6. See the person for who they’ve always been
Beware of treating someone as incompetent or as if they’re a shell of who they once were. Any sort of behaviour that rubs off as condescending or patronising will only cause harm to your relationship. Interact as if the person you know is still there. Turning to a smile, special word, memory or song may just light up their eyes.
7. Validate the person’s reality.
As dementia progresses, people’s understanding of the world and their relation to it changes. Trying to prove what may seem obvious to you will only cause frustration, anxiety, fear and anger.
Don’t be afraid to join your older loved one in their reality rather than attempting to force them back into yours or whatever you perceive is ‘right’. While you may be a husband or wife – if your loved one insists on calling you his daughter or son just go with the flow. As challenging as it is, you have fallen into the general ‘love’ category and the fine distinctions we usually make between various roles no longer apply.

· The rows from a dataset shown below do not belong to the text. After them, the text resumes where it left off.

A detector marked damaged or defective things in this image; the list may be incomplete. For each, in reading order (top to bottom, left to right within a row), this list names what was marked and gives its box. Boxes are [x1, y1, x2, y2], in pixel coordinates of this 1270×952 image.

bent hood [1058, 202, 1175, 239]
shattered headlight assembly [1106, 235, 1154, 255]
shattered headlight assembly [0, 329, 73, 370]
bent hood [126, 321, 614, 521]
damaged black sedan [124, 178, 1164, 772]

“Sometimes we can’t question what they’re talking about because it’s real to them. A lot of them go back to being children – they want to go home to mum for a bit of love. Sometimes you have to play a role and act a part. The worst thing you can do is argue with somebody with dementia – they don’t know any different. Give them the love and care that they need and never say ‘no’. At the end of the day, does it matter what they think is wrong?”Naomi – AnglicareSA residential care worker.
8. Tell a Joke
Laughter is not only therapeutic; recent studies have confirmed that telling jokes is beneficial to those with memory loss. Research from the University of New South Wales examined the effectiveness of professional humour therapists, Elder Clowns and Laughter Bosses in nursing homes – the core findings showed that agitation levels of residents decreased to the same extent as using anti-psychotic drugs, but without the same side effects. Another study conducted at the Osaka University in Japan found that the positive effects of humour can last for weeks after a therapy session.

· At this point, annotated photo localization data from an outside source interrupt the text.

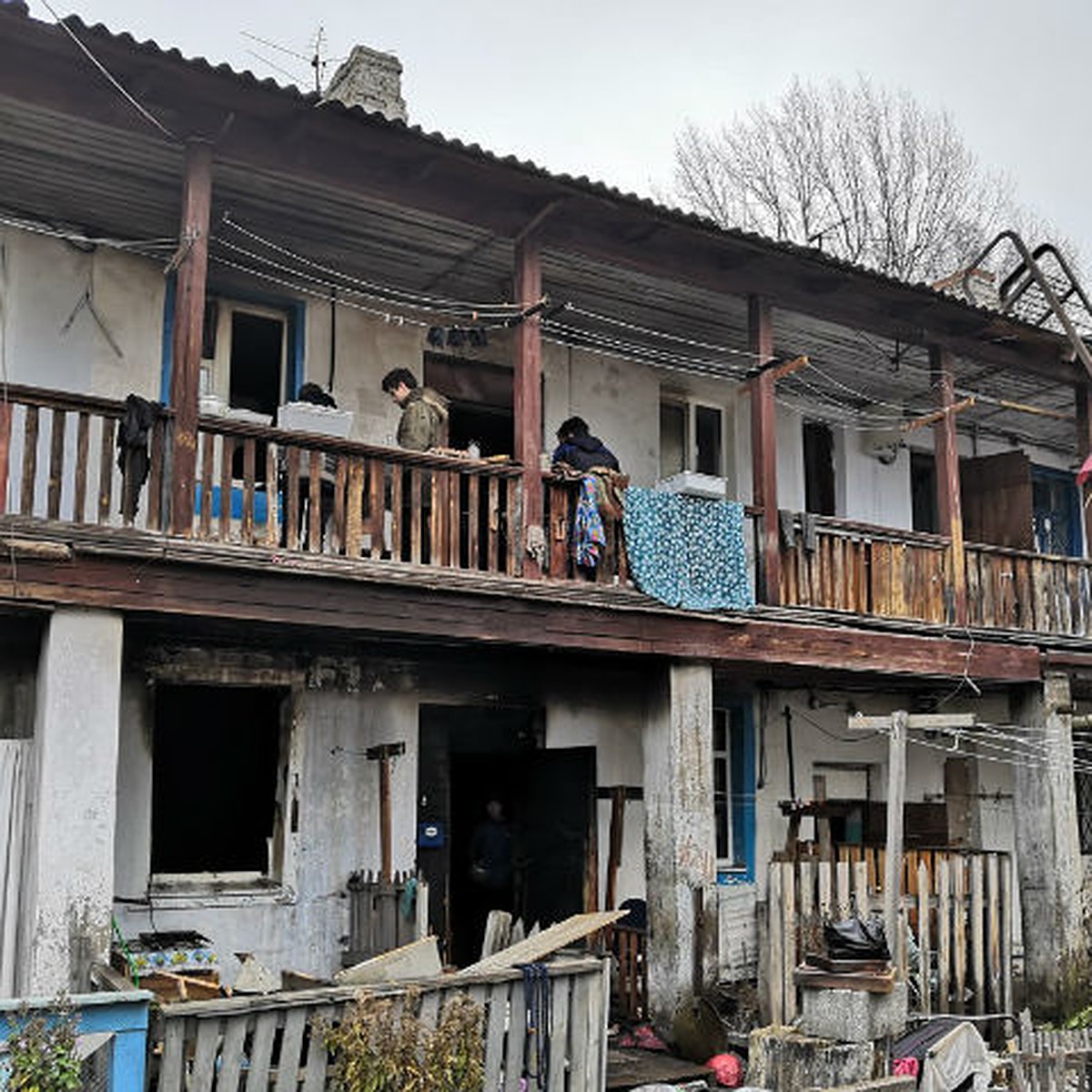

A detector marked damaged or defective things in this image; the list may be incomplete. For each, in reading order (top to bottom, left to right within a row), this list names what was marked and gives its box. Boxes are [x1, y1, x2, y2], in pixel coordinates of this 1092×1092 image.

burned window opening [151, 685, 286, 874]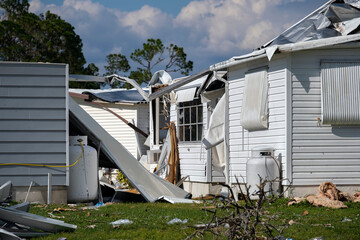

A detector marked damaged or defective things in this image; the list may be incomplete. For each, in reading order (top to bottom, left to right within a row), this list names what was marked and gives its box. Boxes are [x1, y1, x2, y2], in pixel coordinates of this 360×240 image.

torn tarp [69, 96, 190, 202]
torn metal roof panel [69, 96, 190, 202]
damaged mobile home [162, 0, 360, 197]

9. Harness the sound of music
Music has the power to provoke distant memories, change moods, and provide brief moments to reconnect with loved ones. A 2015 study on the impact of musical therapy for dementia patients by the Anglia Ruskin University in Cambridge found an overall positive response, citing that it “improved participants’ dementia symptoms and general wellbeing, while also leading to a decline in occupational disruptiveness to staff.” As we learn more about our brains, music therapy will continue to actively support people to improve their health and wellbeing.

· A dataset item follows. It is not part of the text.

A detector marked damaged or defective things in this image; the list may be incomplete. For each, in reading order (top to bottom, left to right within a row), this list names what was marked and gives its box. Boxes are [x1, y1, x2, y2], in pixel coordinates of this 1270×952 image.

“It’s empowering to see clients living with dementia engaging and singing along to old songs – it almost brings out another person.”Jenny, AnglicareSA aged care volunteer musician
10. Keep them active
Physical exercise is essential for maintaining adequate blood flow to the brain, and research increasingly shows that being active can slow down brain ageing. According to Dementia Australia, several studies have found that physical activity, at all stages of life, is associated with a lower risk of cognitive decline and dementia.
Exercise plays a role in improving moods, promoting a normal day-night routine and reducing stress and depression, which are commonly experienced by people with dementia. Regular aerobic exercise, such as walking for at least 30 minutes can result in greater focus, clarity, and is beneficial for cognitive health.
11. Take the time to look after yourself
Caring for a loved one with dementia can be lonely and exhausting. In order to provide the care they need, you must be prepared and in a positive space. While it’s important to educate yourself with best dementia practices, don’t forget to engage in self-care to ensure you’re in a healthy state of mind to support your loved one – whether it’s simply taking a break or designating the time to do the things you love. Build a support network around yourself and your loved one, and reach out to people that can lend a hand. Talking with colleagues, friends or family, or pursuing home care options, respite carers or joining a formal carer support group can all help.